La brecha de atención y el estigma social aún son barreras para el acceso oportuno, lo cual, sumado a un menor presupuesto en inversión en salud, el cual está muy por debajo de las recomendaciones internacionales en donde la OMS recomienda un presupuesto para salud mental del 6%, sin embargo, actualmente solo se destina 2,4% sumado a la última instrucción del ministerio de hacienda sobre descontinuar programas de salud mental, tales como: Plan nacional de demencia, programa de alcohol y drogas, programa de prevención del suicidio, programa salud mental APS y centro apoyo comunitarios para personas con demencia, francamente, no existe esperanza en que la situación de salud mental en Chile mejore los próximos años.
Salud Mental Valparaíso
Según los períodos del año en los cuales incrementa la demanda de atención de urgencias en salud mental, entre primavera y verano en donde se observan mayor cantidad de descompensaciones y brotes con consultas en la Unidad Emergencia Adultos del Hospital Carlos Van Buren de hasta un 50%, lo cual el 2024-2025 conllevó a crear una estrategia interna en el mismo hospital de Valparaíso sin apoyo ministerial, creando así la sala USHMA (Unidad de Salud Mental Adultos) con la finalidad de descongestionar la Unidad de Emergencias Adultos y poder otorgar una atención especializada de salud mental, la cual consta de 10 camas para pacientes mayores de 15 años, cuyos equipos fueron gestionados desde los mismos funcionarios de la unidad emergencia y sin presupuesto exclusivo para las camas e infraestructura correspondiente. Dicha estrategia se tuvo que implementar para sostener el cierre de camas y salas del Hospital Salvador de Valparaíso por déficit de Psiquiatras, lo cual se atribuye principalmente a una oferta laboral poco atractiva.

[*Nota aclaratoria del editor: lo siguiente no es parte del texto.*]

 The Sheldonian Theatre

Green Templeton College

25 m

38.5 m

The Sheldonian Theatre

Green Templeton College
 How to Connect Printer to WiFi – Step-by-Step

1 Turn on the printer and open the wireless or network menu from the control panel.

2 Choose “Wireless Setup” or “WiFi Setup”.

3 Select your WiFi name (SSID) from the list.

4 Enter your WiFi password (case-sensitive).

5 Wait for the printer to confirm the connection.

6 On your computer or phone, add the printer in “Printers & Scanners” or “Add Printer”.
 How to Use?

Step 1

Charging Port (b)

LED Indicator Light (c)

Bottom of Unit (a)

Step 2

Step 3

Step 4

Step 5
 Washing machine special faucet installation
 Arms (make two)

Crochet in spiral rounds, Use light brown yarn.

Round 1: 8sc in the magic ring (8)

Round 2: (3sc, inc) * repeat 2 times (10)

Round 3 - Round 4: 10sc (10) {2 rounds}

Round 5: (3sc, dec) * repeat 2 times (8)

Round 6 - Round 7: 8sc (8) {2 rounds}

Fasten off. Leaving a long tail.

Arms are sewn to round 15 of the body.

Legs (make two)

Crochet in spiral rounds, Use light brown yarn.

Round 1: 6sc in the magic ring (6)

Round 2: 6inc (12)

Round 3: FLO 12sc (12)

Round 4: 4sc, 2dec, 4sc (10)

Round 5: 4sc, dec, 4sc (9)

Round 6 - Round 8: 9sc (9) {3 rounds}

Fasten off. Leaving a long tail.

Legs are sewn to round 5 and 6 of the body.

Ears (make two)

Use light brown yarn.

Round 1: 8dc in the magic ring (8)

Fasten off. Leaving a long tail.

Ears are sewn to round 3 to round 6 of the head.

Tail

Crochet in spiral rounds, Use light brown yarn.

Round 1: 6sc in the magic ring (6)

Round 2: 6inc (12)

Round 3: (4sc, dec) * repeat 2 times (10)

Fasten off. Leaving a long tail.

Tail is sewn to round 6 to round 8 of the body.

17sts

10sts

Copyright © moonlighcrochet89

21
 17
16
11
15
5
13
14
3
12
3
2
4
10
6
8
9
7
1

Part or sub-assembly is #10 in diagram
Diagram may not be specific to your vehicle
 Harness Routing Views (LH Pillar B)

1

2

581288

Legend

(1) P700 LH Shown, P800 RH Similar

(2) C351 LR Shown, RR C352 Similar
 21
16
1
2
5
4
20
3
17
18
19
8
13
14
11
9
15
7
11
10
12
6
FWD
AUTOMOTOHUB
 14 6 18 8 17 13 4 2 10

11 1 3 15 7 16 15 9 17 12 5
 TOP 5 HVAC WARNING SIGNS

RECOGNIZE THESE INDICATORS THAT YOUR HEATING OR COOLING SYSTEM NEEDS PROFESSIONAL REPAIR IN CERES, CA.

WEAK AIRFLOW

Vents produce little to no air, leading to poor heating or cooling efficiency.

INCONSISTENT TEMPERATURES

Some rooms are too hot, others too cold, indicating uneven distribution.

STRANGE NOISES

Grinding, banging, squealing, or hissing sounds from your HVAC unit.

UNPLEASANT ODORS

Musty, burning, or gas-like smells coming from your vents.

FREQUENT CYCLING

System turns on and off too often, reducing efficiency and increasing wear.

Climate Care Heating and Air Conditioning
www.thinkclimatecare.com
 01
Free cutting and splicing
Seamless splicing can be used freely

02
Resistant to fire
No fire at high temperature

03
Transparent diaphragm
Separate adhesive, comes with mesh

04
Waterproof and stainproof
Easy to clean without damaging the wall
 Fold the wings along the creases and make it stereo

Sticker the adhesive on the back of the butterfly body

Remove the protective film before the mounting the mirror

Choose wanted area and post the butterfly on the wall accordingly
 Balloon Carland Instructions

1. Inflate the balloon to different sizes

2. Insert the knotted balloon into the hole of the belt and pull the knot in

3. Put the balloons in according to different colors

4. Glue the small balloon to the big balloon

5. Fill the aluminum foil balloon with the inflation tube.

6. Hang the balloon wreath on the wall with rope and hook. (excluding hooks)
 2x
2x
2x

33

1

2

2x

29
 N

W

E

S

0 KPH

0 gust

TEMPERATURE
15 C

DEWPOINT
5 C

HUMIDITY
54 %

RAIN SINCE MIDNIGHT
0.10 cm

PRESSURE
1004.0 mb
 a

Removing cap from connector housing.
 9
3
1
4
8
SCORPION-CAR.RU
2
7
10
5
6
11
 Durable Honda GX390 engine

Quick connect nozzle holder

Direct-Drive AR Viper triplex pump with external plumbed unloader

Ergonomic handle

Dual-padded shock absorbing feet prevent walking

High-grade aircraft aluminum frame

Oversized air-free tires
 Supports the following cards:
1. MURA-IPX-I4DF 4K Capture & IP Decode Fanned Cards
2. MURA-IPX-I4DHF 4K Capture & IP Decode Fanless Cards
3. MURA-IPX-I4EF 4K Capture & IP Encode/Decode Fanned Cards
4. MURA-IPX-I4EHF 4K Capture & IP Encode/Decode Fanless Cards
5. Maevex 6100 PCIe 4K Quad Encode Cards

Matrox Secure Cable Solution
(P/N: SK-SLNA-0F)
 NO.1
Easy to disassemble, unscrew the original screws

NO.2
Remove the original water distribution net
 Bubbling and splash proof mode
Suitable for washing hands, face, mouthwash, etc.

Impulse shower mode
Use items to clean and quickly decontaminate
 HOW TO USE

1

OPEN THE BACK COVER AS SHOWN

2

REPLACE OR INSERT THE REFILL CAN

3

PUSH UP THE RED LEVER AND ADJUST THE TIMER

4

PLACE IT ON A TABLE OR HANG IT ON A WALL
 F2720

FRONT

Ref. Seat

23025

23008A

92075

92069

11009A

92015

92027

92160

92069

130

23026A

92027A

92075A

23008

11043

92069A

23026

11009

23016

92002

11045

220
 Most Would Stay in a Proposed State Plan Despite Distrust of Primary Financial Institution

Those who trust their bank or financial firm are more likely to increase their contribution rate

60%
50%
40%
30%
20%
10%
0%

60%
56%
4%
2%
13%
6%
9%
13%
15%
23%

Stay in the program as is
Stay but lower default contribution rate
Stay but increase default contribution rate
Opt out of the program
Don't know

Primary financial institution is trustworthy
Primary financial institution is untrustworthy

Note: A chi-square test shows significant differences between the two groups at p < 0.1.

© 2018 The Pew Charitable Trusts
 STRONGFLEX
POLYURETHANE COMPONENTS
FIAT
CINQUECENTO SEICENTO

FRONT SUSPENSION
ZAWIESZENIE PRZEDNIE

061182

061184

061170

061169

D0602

Sumado a lo anterior, el año 2024 en Minsal otorgó el financiamiento para creación y funcionamiento de USHMIA (Unidad de Salud Mental Infanto-Juvenil) para infantes de 2 a 15 años que en su mayoría son derivados con “Internación Judicial” por vulneración de derechos, alto riesgo de suicidio y fuga.
Cabe destacar que aunque se han hecho esfuerzos institucionales y nacionales existe una gran brecha, tanto como de infraestructura y equipos de salud mental para poder otorgar una atención integral y de calidad partiendo desde un enfoque preventivo desde la APS, situación que actualmente se está abordando a través de una mesa de salud mental desde el SSVSA, no obstante, seguimos estando al debe no solo como región, sino también como país.